For anyone who cares about the bureau, it’s a heartbreaking development. Wray’s anticipatory surrender moves the FBI closer to being any other political institution and appointment in Washington — an institution where it’s even appropriate for an incoming president, not yet in office, to signal his desire for the FBI director to resign. To be sure, Wray has had a tough time as director; almost since the day he took over, he’s been the target of partisan attacks by Trump and the GOP that have attempted to undermine and intimidate the bureau and poison its reputation and his.
But in standing aside so easily, Wray has now accelerated the unraveling of the protections built up carefully around the bureau over a half-century. He has created the very conditions that will ease and speed the installation of Patel and a partisan leadership atop this incredibly dangerous institution and removed the basic objection to changing FBI directors at the start of the administration. (Even John Bolton has come out with both rhetorical barrels against Patel, a person so nakedly loyal to Trump that he’s appeared at campaign rallies, sells Trump merchandise, has written a trilogy of children’s books lauding Trump and published in a book a list of 60 political enemies he wants to target for retribution.)

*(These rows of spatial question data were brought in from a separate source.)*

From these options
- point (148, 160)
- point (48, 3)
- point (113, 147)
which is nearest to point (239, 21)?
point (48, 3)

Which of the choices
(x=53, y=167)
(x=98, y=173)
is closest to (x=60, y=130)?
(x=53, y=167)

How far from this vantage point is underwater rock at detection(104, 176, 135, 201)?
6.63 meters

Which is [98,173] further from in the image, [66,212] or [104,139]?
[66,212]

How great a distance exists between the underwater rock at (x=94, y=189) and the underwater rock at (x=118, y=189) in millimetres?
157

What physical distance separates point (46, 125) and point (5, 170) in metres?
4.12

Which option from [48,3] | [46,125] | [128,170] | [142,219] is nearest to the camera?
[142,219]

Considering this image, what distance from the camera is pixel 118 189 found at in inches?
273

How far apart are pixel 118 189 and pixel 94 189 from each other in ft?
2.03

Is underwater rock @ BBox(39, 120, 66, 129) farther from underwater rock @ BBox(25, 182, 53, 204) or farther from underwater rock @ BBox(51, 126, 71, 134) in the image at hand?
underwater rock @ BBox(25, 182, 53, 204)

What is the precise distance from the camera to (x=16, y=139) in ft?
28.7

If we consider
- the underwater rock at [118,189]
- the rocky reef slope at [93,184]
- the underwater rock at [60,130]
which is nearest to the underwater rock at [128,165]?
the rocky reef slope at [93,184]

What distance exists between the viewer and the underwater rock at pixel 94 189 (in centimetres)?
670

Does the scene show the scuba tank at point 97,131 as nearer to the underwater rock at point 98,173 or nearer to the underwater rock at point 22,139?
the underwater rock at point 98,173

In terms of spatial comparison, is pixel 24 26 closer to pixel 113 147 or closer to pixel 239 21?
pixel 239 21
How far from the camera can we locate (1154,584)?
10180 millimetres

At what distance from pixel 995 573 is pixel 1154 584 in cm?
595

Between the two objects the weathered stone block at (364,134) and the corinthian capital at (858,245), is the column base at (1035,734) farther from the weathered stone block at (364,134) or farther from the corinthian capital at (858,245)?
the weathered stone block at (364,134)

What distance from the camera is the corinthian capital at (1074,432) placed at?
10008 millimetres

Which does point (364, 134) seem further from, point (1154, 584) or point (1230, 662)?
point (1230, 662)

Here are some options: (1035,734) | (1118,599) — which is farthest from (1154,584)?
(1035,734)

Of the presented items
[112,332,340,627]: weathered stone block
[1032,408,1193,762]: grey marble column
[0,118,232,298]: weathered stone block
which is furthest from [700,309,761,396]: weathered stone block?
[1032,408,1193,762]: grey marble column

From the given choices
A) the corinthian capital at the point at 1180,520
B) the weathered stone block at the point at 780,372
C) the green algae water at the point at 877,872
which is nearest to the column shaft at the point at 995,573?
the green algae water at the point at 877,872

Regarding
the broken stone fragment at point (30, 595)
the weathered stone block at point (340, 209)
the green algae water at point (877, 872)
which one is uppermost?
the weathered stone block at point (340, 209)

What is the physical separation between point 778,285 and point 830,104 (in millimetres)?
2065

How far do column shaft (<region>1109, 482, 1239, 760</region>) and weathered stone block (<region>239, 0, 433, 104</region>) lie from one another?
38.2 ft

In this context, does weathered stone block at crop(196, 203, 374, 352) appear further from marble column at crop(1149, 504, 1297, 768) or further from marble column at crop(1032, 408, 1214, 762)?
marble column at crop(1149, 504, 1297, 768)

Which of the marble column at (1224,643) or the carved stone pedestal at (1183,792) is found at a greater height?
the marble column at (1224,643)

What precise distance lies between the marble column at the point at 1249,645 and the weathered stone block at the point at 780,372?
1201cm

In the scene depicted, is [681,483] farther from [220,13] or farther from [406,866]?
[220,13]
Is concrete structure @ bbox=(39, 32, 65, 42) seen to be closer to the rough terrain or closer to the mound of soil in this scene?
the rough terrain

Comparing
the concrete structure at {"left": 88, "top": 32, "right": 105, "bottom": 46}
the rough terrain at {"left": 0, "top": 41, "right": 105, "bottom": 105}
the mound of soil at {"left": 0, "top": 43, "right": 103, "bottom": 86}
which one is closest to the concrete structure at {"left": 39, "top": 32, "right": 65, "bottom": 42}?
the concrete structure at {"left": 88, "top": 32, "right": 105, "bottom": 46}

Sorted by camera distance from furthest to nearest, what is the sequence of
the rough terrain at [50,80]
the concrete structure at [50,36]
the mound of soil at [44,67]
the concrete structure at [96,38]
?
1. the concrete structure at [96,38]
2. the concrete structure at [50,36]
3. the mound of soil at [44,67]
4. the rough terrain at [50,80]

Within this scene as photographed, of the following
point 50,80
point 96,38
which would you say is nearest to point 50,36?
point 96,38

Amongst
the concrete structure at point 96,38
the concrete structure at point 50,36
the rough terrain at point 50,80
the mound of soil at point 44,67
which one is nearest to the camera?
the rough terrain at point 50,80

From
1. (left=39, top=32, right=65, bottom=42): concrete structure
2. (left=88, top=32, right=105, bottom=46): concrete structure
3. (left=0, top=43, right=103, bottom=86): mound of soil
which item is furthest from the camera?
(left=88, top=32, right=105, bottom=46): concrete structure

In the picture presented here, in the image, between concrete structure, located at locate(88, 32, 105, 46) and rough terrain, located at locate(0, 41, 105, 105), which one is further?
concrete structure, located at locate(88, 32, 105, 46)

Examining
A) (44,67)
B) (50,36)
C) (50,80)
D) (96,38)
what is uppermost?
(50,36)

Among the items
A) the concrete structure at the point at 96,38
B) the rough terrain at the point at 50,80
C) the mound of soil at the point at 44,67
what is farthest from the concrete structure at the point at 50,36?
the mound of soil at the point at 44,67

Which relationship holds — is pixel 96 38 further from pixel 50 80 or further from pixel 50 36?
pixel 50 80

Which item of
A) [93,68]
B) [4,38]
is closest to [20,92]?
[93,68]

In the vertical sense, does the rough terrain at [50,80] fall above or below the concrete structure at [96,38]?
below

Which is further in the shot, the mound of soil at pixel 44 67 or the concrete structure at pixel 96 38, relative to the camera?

Wray’s decision has met with near-universal criticism since. Writing at LawFare, Benjamin Wittes said, “Wray faced no good option here. He chose the worst.” James Fallows condemned the decision eloquently, writing, “Maybe it is ‘inevitable’ that Donald Trump would have gotten his way in controlling the FBI. But other people don’t have to make it quick and easy for him. Which is what Christopher Wray has just done. Resistance can change the calculations of ‘inevitability.’”
Wray hand-waved in his announcement that by stepping down he somehow was going to help the bureau avoid controversy. “My goal [in resigning] is to keep the focus on our mission — the indispensable work you’re doing on behalf of the American people every day,” he told the bureau. “And in my view, this is the best way to avoid dragging the bureau deeper into the fray, while reinforcing the values and principles that are so important to how we do our work.” According to people around Wray in recent days, he thinks it would be bad for internal morale for the FBI to endure another FBI director being fired — to have two consecutive directors fired out of pique by Trump. It’s hard to see the logic in that argument.
The reality is that Wray’s action repudiates all of the bureau’s core values and principles and the hard work of scores of FBI leaders across a half-century. It is a decision that seems to help only one person: Wray, easing his way back into polite legal society and a top-shelf corporate or legal role with a minimum of awkward fuss and Trump vitriol. It certainly sends a terrible message to the workforce, public servants who we as a nation will desperately want to stand up for the rule of law in the years to come: Cave to Trump or just get out of the way.
In that sense, it echoes the ego-driven actions of Wray’s predecessor, Comey, in 2016, when the then-Director Comey inserted himself — twice — loudly and personally into the Hillary Clinton email investigation, overstepping the bureau’s traditional role in some misguided and egotistic exercise meant to demonstrate his own independence from the president who appointed him.